Along the way, I spoke with good friends in the medical and senior communities in north Buncombe, and they shared their desperate need for 90-degree regulated pools for therapeutic and recreational swimming. Again I said, “What if?” The leaders and others in these communities also joined our efforts. And then some community-minded folks shared with me their desire for a central place where the community could come together for various functions. That led to yet another “What if?” They eagerly joined us.
Still others concerned about our children and the burgeoning obesity epidemic shared their ideas. Once again I said, “What if?” They quickly got on board as well.
With all of this and much more, our initiative was launched. We have an intricate plan, not just a dream, to bring to Weaverville and north Buncombe a multipurpose athletic complex/community center that will answer many of our community’s desperate needs. The energy behind this initiative is colossal; the timing is poignant. Two mentors who have successfully done this elsewhere in the country have taken us under their wing.

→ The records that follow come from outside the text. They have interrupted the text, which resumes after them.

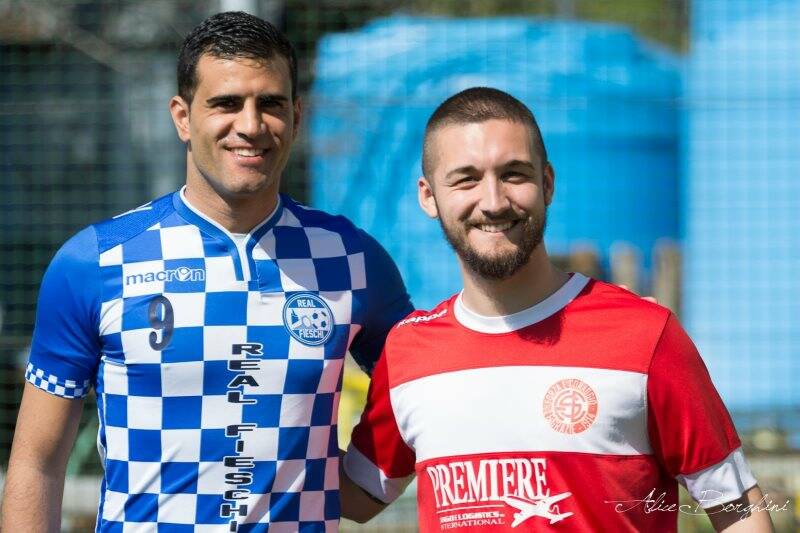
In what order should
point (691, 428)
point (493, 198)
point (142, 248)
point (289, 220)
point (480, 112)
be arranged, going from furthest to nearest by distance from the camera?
point (289, 220) < point (142, 248) < point (480, 112) < point (493, 198) < point (691, 428)

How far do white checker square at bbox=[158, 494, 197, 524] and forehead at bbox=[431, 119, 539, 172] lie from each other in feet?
3.00

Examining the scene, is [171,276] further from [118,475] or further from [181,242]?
[118,475]

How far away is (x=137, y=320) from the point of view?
2.58 m

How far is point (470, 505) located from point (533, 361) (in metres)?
0.31

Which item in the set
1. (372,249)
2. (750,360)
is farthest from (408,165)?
(372,249)

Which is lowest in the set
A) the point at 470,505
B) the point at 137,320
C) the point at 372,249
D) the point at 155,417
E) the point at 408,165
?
the point at 470,505

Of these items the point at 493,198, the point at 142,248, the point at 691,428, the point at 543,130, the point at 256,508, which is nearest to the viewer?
the point at 691,428

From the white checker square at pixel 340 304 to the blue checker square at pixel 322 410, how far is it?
0.58 ft

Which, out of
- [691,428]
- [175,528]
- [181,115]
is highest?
[181,115]

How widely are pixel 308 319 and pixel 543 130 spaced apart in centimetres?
397

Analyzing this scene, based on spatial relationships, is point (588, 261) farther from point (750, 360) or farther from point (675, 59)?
point (675, 59)

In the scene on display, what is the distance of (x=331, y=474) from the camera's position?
2.68m

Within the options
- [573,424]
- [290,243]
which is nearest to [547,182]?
[573,424]

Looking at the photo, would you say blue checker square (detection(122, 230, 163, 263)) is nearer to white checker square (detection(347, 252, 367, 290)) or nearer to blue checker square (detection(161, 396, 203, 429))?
blue checker square (detection(161, 396, 203, 429))
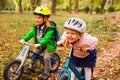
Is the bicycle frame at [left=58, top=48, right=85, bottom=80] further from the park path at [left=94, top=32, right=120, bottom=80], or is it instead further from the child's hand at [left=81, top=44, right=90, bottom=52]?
the park path at [left=94, top=32, right=120, bottom=80]

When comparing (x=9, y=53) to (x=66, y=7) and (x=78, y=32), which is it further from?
(x=66, y=7)

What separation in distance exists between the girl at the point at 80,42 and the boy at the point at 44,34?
1584mm

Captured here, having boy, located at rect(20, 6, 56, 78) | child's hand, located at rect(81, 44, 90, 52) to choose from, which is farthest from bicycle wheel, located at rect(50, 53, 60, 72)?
child's hand, located at rect(81, 44, 90, 52)

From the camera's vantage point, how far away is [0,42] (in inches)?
436

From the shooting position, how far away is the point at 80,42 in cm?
506

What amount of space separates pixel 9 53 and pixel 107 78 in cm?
323

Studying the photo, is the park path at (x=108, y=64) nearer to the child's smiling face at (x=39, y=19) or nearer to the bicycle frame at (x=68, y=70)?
the child's smiling face at (x=39, y=19)

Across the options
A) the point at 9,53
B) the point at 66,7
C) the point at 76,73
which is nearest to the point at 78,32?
the point at 76,73

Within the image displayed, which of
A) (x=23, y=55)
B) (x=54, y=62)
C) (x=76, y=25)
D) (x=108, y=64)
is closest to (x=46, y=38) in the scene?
(x=23, y=55)

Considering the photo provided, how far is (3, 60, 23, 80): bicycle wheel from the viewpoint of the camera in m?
6.53

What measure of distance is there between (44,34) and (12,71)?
1.11 metres

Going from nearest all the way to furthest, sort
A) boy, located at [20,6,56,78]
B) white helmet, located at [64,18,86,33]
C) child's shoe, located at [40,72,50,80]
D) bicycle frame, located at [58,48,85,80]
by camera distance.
Answer: white helmet, located at [64,18,86,33] < bicycle frame, located at [58,48,85,80] < boy, located at [20,6,56,78] < child's shoe, located at [40,72,50,80]

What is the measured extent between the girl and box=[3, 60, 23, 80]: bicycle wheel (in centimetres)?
172

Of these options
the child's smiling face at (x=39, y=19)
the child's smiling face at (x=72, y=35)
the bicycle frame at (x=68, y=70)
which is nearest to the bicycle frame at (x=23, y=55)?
the child's smiling face at (x=39, y=19)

I was doing my morning workout at a local fitness club recently, and a lady of about 50 was there for the first time. It appeared to be the first time she’d worked out in many years, so I welcomed her and made some small talk. A little later, however, she said to me: “There is so much out there about getting fit and wellness and healthy living. Every magazine, television station and radio program is pitching some plan or program. How can you ever tell which is right or best to do? It’s all too much.” I told her that we’re developing a plan for this as well, aiming to take healthy living to a new level in WNC.
MPAC is a huge effort that’s all about movement, wellness, community and healthy living. It’s about our children. The need is great on many fronts, and we feel strongly that MPAC is a far better, more community-minded option than a concrete plant for the property at Murphy Hill Road. But it will take a lot of money and a whole lot of community support to bring MPAC to fruition, and we desperately need your help. Please help us make an IMPACT!
[Weaverville resident Randy Bassham is founder and president of the N.C. Mountain Area Youth Soccer Association.]